This is a critical step in the design and development of new drugs to know which biological properties of the compound governs the interaction. According to the study, a benefit of utilising graph convolutional networks is their robustness to different orientations of the three‑dimensional (3D) structures of proteins, however a drawback to this is to find high-quality 3D protein structure.
In this study, the 3D protein structures were extracted from the protein data bank (PDB) which provides all the experimental methods such as nuclear magnetic resonance (NMR), X-ray diffraction and cryogenic-electron microscopy (cryoEM). The binding sites were extracted through a docking-based model which was previously studied. This method provides bounding box co‑ordination for each binding site of a protein. Next, they are used to convert the protein structure to a set of peptide fragments. Then the graph of protein is constructed by each atom acting as a node and the connections between atoms acting as edges. The feature vector of each atom, one‑hot encoding of atom type, atom degree, total number of hydrogen atoms and implicit valence of the atom are also reported in the form of a vector. The Simplified Molecular-Input Line-Entry system (SMILE) of the drug compounds were also represented in the form of graphs in a way that each atom in the small molecule is represented as a node of the graph and the connections between them are represented as edges.

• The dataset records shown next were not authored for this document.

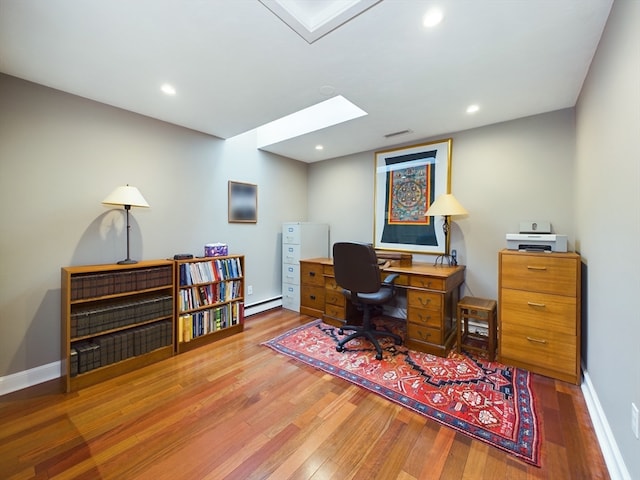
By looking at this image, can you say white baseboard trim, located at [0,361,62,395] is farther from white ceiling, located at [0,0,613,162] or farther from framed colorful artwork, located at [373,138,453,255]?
framed colorful artwork, located at [373,138,453,255]

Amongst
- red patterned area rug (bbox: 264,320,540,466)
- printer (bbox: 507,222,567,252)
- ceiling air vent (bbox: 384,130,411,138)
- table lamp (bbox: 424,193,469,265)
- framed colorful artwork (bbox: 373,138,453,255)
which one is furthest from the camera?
framed colorful artwork (bbox: 373,138,453,255)

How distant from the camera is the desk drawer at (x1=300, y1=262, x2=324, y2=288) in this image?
3.57 m

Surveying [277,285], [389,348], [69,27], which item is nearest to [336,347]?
[389,348]

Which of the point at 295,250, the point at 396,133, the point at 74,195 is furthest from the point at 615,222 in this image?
the point at 74,195

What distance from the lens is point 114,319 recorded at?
2229mm

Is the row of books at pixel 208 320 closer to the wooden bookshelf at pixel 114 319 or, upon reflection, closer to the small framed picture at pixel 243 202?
the wooden bookshelf at pixel 114 319

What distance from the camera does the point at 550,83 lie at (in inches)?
82.7

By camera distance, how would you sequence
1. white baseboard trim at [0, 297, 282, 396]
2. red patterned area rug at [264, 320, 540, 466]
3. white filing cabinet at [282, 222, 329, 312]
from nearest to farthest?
red patterned area rug at [264, 320, 540, 466] → white baseboard trim at [0, 297, 282, 396] → white filing cabinet at [282, 222, 329, 312]

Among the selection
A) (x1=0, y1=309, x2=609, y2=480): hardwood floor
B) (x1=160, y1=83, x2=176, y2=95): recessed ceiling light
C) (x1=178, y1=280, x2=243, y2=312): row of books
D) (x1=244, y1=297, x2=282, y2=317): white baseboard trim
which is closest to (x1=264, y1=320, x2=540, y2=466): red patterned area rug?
(x1=0, y1=309, x2=609, y2=480): hardwood floor

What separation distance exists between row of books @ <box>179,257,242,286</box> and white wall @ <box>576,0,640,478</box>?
3.09 m

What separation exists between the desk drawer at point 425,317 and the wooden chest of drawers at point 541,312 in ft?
1.69

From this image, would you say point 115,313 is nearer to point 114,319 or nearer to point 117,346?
point 114,319

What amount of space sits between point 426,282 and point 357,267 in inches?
28.5

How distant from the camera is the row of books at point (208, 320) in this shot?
2.68 meters
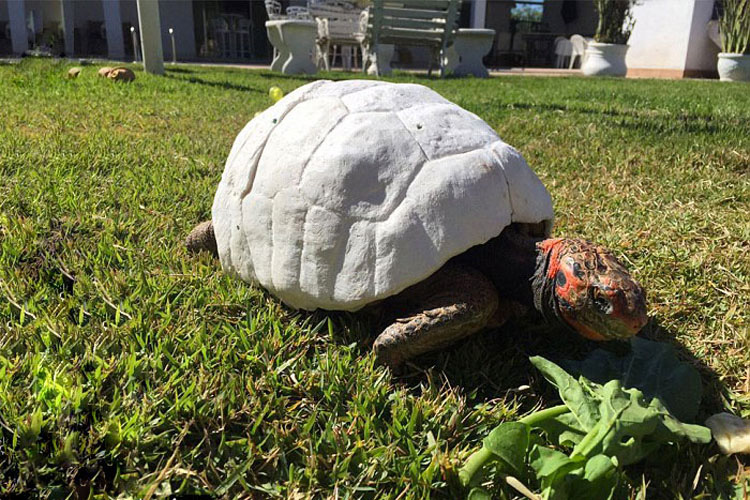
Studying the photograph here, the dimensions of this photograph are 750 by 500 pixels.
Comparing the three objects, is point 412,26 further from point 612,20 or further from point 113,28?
point 113,28

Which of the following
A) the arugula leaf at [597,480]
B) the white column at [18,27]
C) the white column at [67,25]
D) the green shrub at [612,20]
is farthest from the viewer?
the white column at [67,25]

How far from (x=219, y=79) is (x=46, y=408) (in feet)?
25.7

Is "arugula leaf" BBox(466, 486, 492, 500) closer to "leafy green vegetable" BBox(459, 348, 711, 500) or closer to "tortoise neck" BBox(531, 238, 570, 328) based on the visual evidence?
"leafy green vegetable" BBox(459, 348, 711, 500)

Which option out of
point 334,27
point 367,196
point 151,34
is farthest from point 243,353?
point 334,27

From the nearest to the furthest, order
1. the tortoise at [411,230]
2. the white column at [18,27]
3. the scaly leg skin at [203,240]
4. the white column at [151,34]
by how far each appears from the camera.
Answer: the tortoise at [411,230], the scaly leg skin at [203,240], the white column at [151,34], the white column at [18,27]

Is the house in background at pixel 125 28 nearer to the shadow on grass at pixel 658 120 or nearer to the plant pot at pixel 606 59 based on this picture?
the plant pot at pixel 606 59

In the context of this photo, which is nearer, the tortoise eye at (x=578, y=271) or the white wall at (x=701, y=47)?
the tortoise eye at (x=578, y=271)

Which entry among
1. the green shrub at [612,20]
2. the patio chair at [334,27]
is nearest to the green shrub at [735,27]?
the green shrub at [612,20]

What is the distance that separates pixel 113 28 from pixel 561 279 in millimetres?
A: 19324

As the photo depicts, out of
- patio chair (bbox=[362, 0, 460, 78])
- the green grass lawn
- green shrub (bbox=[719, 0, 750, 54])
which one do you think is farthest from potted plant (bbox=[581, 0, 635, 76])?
the green grass lawn

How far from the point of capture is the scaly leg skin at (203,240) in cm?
242

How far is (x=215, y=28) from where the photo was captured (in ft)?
67.7

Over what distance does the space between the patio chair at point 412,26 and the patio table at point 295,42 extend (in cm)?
110

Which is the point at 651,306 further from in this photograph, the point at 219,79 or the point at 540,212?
the point at 219,79
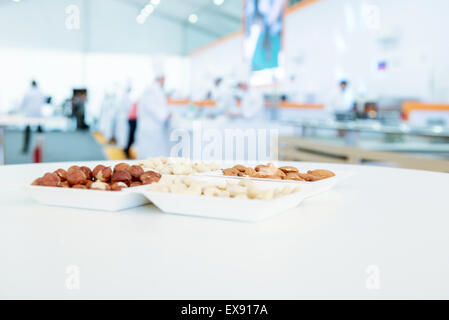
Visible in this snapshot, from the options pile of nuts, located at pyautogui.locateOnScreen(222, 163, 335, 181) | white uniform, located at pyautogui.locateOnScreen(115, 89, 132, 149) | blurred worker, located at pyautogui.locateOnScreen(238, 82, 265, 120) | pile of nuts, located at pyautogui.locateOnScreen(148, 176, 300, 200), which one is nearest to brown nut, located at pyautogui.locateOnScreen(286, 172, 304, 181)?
pile of nuts, located at pyautogui.locateOnScreen(222, 163, 335, 181)

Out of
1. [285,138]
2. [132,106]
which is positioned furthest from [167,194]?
[132,106]

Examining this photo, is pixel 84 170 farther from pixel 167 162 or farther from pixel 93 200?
pixel 167 162

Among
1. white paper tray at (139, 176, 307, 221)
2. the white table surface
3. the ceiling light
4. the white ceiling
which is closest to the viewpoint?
the white table surface

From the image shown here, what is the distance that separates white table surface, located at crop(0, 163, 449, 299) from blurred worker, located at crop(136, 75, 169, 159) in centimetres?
462

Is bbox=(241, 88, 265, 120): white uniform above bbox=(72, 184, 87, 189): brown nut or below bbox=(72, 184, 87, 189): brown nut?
above

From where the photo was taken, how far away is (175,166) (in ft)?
3.03

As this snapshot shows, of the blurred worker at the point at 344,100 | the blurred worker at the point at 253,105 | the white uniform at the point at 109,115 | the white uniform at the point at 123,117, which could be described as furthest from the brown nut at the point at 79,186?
the white uniform at the point at 109,115

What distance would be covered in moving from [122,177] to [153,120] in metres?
4.89

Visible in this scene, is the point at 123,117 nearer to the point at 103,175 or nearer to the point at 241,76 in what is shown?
the point at 241,76

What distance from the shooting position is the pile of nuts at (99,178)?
73 centimetres

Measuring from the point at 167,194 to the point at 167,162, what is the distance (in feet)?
1.15

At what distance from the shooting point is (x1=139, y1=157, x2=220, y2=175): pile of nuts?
0.92 meters

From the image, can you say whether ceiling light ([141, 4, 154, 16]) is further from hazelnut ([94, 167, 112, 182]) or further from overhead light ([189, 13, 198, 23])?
hazelnut ([94, 167, 112, 182])

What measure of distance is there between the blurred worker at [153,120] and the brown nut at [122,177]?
15.2ft
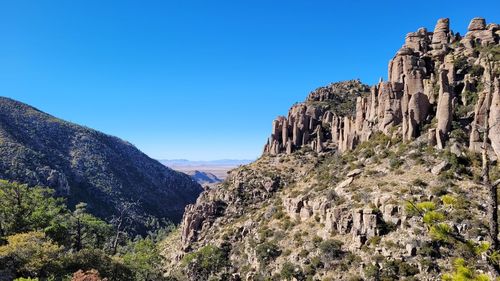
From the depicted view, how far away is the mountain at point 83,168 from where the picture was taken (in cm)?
11181

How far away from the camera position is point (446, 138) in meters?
45.0

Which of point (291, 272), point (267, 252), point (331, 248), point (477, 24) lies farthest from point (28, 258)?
point (477, 24)

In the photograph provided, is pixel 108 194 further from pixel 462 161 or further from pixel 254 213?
pixel 462 161

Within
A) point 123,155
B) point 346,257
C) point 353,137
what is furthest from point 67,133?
point 346,257

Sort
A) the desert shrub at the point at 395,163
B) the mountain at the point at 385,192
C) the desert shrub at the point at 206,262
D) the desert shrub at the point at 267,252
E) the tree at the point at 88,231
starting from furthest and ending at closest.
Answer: the desert shrub at the point at 206,262, the tree at the point at 88,231, the desert shrub at the point at 267,252, the desert shrub at the point at 395,163, the mountain at the point at 385,192

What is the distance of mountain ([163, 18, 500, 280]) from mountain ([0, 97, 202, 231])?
5576 centimetres

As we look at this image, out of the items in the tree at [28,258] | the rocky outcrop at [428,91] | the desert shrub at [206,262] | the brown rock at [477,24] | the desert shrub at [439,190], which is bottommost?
the desert shrub at [206,262]

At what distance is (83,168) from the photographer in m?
137

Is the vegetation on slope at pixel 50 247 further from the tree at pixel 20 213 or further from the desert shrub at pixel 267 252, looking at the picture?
the desert shrub at pixel 267 252

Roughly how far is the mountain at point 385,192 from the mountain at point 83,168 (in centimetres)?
5576

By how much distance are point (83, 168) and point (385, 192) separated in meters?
125

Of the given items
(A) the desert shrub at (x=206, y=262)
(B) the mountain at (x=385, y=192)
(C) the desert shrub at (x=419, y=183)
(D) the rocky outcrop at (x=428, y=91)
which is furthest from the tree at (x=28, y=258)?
(D) the rocky outcrop at (x=428, y=91)

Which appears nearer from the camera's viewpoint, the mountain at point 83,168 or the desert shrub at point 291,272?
the desert shrub at point 291,272

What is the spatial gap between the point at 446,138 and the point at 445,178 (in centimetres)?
718
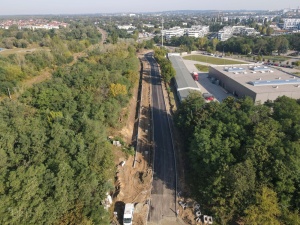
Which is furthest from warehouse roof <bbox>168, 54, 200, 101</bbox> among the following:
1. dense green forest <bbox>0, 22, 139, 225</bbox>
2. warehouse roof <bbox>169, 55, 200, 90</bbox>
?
dense green forest <bbox>0, 22, 139, 225</bbox>

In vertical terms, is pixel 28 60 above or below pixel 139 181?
above

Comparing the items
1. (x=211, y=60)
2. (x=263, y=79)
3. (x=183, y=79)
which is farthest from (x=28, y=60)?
(x=211, y=60)

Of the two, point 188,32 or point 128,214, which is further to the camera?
point 188,32

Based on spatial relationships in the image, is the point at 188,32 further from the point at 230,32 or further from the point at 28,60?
the point at 28,60

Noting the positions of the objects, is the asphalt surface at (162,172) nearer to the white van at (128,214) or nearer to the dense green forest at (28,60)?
the white van at (128,214)

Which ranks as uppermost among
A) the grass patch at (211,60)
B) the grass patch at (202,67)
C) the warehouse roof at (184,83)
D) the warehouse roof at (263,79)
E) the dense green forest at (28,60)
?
the dense green forest at (28,60)

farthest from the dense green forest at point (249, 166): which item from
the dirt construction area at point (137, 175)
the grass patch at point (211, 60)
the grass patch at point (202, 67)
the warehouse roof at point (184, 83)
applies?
A: the grass patch at point (211, 60)
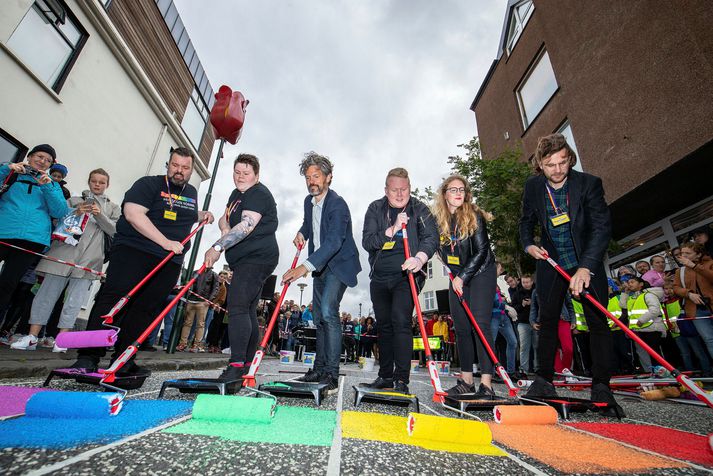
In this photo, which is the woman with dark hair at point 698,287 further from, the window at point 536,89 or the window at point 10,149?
the window at point 10,149

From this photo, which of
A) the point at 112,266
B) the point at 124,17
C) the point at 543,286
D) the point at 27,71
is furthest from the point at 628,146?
the point at 124,17

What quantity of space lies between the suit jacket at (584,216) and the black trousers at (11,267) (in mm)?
5195

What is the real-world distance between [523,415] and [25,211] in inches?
199

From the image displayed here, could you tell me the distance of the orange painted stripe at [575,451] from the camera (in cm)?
129

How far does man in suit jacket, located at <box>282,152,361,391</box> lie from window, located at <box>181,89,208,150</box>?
1281 centimetres

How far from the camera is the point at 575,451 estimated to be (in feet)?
4.85

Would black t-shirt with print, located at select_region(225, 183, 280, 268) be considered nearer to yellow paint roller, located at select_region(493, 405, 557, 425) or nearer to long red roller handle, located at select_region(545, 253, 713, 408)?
yellow paint roller, located at select_region(493, 405, 557, 425)

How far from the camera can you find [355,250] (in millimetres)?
3348

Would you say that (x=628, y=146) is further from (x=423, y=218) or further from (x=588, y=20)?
(x=423, y=218)

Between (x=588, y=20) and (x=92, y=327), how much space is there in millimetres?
12912

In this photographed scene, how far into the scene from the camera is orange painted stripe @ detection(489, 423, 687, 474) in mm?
1287

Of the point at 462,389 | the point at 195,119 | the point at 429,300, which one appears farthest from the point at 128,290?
the point at 429,300

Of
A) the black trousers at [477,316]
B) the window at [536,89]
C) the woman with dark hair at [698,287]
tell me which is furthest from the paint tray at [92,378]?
the window at [536,89]

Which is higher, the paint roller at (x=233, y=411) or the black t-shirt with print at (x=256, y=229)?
the black t-shirt with print at (x=256, y=229)
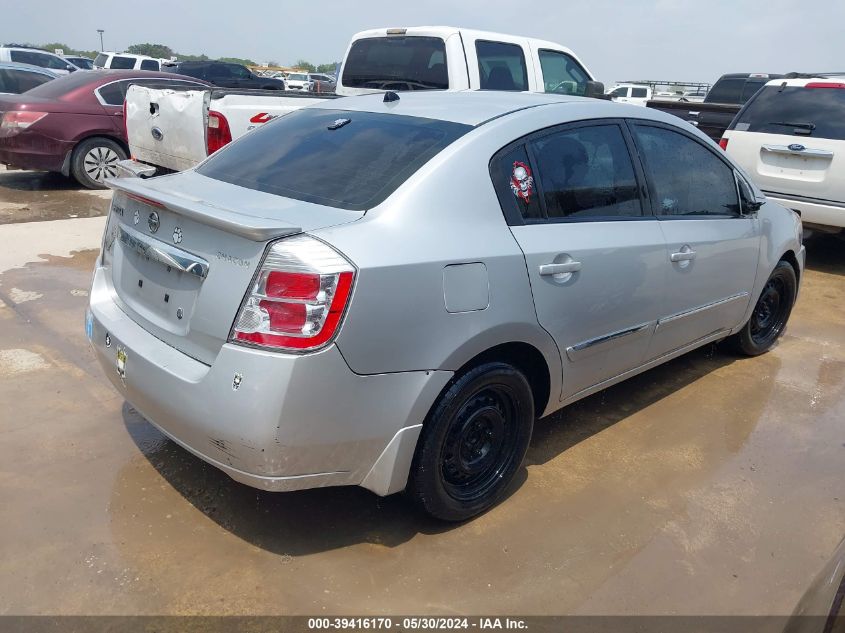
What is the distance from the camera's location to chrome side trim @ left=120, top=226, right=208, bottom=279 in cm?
253

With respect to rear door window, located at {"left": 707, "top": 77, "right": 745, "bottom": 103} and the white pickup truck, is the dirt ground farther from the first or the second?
rear door window, located at {"left": 707, "top": 77, "right": 745, "bottom": 103}

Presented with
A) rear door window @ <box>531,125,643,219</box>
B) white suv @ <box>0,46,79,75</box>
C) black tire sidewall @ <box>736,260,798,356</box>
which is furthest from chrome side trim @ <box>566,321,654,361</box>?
white suv @ <box>0,46,79,75</box>

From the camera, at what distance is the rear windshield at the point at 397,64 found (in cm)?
702

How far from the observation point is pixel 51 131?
9047 mm

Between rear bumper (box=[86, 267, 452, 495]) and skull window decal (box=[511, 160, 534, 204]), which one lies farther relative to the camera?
skull window decal (box=[511, 160, 534, 204])

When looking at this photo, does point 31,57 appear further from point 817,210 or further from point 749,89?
point 817,210

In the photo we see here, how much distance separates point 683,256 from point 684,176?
Answer: 1.70 feet

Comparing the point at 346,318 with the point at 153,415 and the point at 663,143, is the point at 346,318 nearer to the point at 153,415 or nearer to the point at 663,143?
the point at 153,415

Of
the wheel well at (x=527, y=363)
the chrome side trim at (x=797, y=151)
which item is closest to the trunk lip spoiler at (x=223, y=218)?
the wheel well at (x=527, y=363)

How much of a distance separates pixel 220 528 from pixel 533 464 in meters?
1.49

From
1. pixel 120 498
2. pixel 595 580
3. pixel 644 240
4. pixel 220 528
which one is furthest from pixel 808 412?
pixel 120 498

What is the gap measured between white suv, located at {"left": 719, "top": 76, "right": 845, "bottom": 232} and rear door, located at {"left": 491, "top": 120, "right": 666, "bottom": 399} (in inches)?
165

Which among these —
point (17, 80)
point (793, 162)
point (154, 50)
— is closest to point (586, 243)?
point (793, 162)

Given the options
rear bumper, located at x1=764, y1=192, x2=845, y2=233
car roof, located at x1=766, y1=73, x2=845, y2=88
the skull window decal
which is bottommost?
rear bumper, located at x1=764, y1=192, x2=845, y2=233
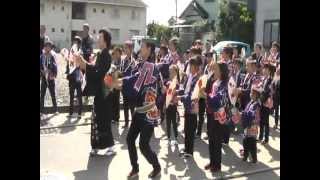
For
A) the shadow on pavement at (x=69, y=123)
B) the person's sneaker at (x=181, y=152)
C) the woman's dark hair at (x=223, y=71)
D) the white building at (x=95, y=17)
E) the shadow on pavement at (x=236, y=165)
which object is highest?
the white building at (x=95, y=17)

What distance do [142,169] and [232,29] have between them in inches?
1013

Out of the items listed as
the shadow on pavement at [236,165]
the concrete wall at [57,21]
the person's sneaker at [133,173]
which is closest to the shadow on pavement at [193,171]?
the shadow on pavement at [236,165]

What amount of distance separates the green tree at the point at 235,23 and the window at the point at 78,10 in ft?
57.2

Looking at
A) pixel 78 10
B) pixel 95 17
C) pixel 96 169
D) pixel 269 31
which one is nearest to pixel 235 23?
pixel 269 31

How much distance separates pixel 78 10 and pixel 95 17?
1.65m

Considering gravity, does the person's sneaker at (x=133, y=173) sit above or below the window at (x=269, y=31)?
below

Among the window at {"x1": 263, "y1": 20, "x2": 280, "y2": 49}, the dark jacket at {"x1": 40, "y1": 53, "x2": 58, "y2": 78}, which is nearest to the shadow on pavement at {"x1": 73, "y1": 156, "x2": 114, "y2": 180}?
the dark jacket at {"x1": 40, "y1": 53, "x2": 58, "y2": 78}

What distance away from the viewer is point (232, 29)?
31859 millimetres

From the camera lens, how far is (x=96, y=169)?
7.00 metres

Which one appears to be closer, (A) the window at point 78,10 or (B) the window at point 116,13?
(A) the window at point 78,10

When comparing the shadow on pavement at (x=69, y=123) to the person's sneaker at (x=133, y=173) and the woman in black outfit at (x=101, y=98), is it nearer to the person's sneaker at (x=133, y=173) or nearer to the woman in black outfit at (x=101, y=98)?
the woman in black outfit at (x=101, y=98)

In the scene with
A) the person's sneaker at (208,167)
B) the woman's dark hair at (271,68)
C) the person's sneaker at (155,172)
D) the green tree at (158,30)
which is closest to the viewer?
the person's sneaker at (155,172)

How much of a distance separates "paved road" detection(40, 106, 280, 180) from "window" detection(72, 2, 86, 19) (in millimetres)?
38409

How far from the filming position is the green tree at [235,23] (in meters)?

In addition, the graph’s atom features using one-hot encoding of atom type, atom degree, formal charge of the atom, number of radical electrons of the atom, the atom’s hybridisation, atom’s aromaticity and number of total hydrogens of the atom are also reported in the form of a vector.
One-dimensional representation is insufficient for complex interactions, particularly for proteins, which are much larger and more complex molecules than drugs. The improved performance of this model is due to the use of graph representations, which are an advanced feature representation and can significantly affect the model’s performance in capturing the structural information of molecules. According to this study, traditional machine learning and deep learning methods that use string representations cannot learn complex non‑linear relationships in drug target interaction. The self‑attention mechanism aids the AttentionSiteDTI model to extract the features automatically and to learn higher order non-linear relationships. The team used three benchmark datasets, DUD-E, Human and BindingDB, to compare the new model with state‑of-the-art graph-based models. AttentionSiteDTI performs comparably well against the state-of-the-art DTI prediction models when using a target protein that the prediction models are trained on. However, when the target protein is changed to another that the models have not been trained on, the performance of AttentionSiteDTI remains robust while the performance of the other models decreases significantly, which indicates a greater degree of generalisability achieved by the new model. This is important because it highlights the AttentionSiteDTI model can be used for a broad variety of protein targets with high performance.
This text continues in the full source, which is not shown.